Os números serão usados como alerta aos administradores no ciclo de seminários regionais promovidos pelo Tribunal e que tem início hoje, em Londrina, no Hotel Blue Tree, às 8h30. O evento prossegue até o final do mês que vem em Campo Mourão (Centro-Oeste), Foz do Iguaçu (Oeste), Pato Branco (Sudoeste) e Curitiba.
A abertura do seminário ''A Execução e o Acompanhamento das Decisões do Tribunal de Contas do Paraná'' terá a participação do presidente do TC, conselheiro Nestor Baptista, além do responsável pela Diretoria de Execuções (DEX) do órgão, Luiz Fernando do Amaral. Serão técnicos da DEX (criada pela nova Lei Orgânica do TC, em dezembro de 2005), por sinal, que vão conduzir o ciclo.
Pelos números da diretoria, os mais de R$ 201 milhões provêm de decisões do TC às quais não mais cabem recursos. Além de acompanhar a inscrição em dívida ativa, a DEX também é a responsável pela execução judicial. Segundo o diretor de Execuções, a maior parte do recurso, cerca de R$ 144,643 milhões, se refere a valores que têm de ser devolvidos aos municípios; os mais de R$ 56,534 milhões restantes são devidos aos cofres estaduais.
''Nossa idéia é que todo o trabalho feito pela DEX dê uma maior rapidez no retorno aos cofres públicos daquilo que foi mal empregado, além das multas administrativas.

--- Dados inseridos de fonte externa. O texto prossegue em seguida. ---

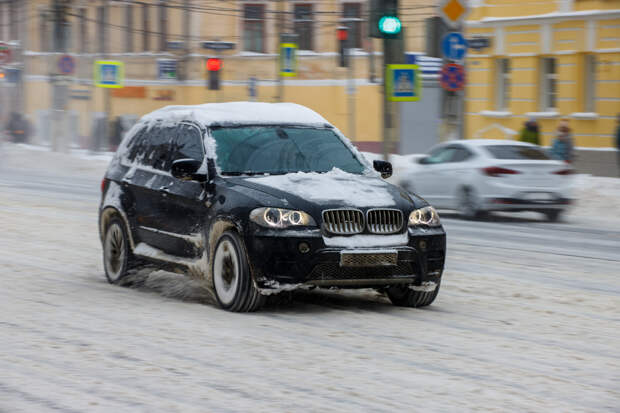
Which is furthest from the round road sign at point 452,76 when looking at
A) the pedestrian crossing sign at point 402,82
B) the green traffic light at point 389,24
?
the green traffic light at point 389,24

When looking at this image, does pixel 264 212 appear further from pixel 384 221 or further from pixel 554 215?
pixel 554 215

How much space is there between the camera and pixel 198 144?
10305mm

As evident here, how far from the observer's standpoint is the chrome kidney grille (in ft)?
29.8

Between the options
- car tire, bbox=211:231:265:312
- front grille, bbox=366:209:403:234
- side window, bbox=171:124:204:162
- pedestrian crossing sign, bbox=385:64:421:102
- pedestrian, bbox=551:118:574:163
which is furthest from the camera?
pedestrian, bbox=551:118:574:163

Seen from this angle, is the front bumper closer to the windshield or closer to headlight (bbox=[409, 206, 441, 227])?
headlight (bbox=[409, 206, 441, 227])

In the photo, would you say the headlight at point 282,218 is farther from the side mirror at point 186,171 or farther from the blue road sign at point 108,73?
the blue road sign at point 108,73

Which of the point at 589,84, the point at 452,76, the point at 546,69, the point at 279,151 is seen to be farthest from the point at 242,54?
the point at 279,151

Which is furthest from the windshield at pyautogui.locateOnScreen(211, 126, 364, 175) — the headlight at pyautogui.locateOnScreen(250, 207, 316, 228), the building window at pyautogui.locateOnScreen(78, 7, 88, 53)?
the building window at pyautogui.locateOnScreen(78, 7, 88, 53)

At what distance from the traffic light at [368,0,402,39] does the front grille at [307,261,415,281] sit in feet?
43.0

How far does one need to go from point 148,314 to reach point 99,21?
2075 inches

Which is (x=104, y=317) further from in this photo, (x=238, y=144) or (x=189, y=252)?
(x=238, y=144)

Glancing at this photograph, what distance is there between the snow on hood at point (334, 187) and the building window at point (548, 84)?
1044 inches

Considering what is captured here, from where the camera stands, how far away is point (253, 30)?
2194 inches

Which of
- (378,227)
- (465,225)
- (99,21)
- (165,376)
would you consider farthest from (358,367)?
(99,21)
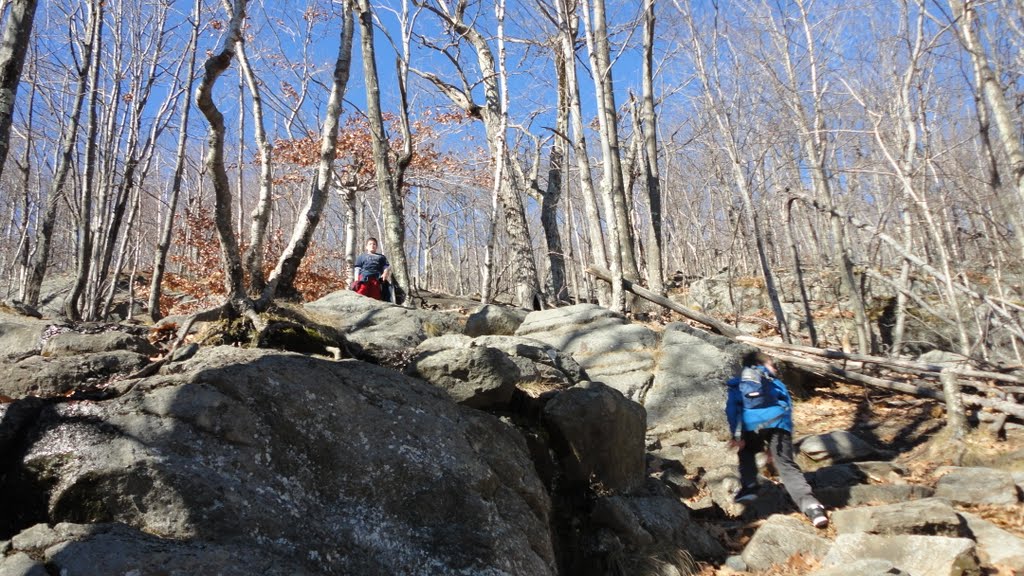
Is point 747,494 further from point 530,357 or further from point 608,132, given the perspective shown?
point 608,132

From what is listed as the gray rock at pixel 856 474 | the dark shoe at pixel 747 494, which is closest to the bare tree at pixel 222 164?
the dark shoe at pixel 747 494

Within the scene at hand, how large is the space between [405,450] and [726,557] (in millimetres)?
2917

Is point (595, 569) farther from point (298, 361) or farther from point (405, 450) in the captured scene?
point (298, 361)

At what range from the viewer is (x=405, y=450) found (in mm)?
3973

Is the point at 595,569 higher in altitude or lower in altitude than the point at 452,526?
lower

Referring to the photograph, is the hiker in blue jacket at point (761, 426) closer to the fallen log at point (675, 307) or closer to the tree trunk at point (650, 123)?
the fallen log at point (675, 307)

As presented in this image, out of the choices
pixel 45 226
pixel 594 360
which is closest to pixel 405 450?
pixel 594 360

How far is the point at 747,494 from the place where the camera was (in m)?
5.86

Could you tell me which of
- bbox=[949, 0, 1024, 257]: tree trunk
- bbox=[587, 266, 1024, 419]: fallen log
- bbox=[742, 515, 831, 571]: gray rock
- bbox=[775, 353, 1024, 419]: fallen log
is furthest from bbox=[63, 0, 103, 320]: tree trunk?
bbox=[949, 0, 1024, 257]: tree trunk

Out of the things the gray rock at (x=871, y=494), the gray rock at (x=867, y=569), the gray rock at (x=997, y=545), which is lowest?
the gray rock at (x=871, y=494)

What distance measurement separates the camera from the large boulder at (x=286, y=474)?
2.98 metres

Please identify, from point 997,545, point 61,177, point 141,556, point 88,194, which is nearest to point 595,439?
point 997,545

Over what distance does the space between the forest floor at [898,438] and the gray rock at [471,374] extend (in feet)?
6.93

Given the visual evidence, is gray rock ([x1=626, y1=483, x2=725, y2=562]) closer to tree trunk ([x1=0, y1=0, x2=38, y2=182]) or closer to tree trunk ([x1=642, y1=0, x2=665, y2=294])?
tree trunk ([x1=0, y1=0, x2=38, y2=182])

Por isso os seminários: queremos orientar o gestor, buscar apoio dele e preveni-lo, no sentido de se evitarem futuras sanções em decorrência da ação ou omissão dos responsáveis'', explicou Amaral.
Conforme o diretor, há pelo menos uma dúzia de casos de ex-prefeitos que, condenados à devolução nas sanções pecuniárias, são os mesmos que, agora, ocupam novamente a chefia do Município e têm, eles próprios, que se auto-executarem judicialmente. ''Essa é de fato uma realidade, mas, se ele não recolherem esse valor e tomarem as providências para receber a certidão liberatória, encaminharemos essa listagem à nossa corregedoria, que pode imputar multa proporcional ao dano em 10% a 30% do valor arbitrado por débito, além de estarem sujeitos a crime de improbidade e prevaricação'', disse.
O diretor salientou ainda que, enquanto a certidão de débito não é revertida, município ou Estado têm suspensos os repasses de transferências voluntárias. ''E ainda encaminhamos essa lista ao Tribunal Regional Eleitoral (TRE) para devida avaliação de inelegibilidade do gestor; somos obrigados a isso'', pontuou.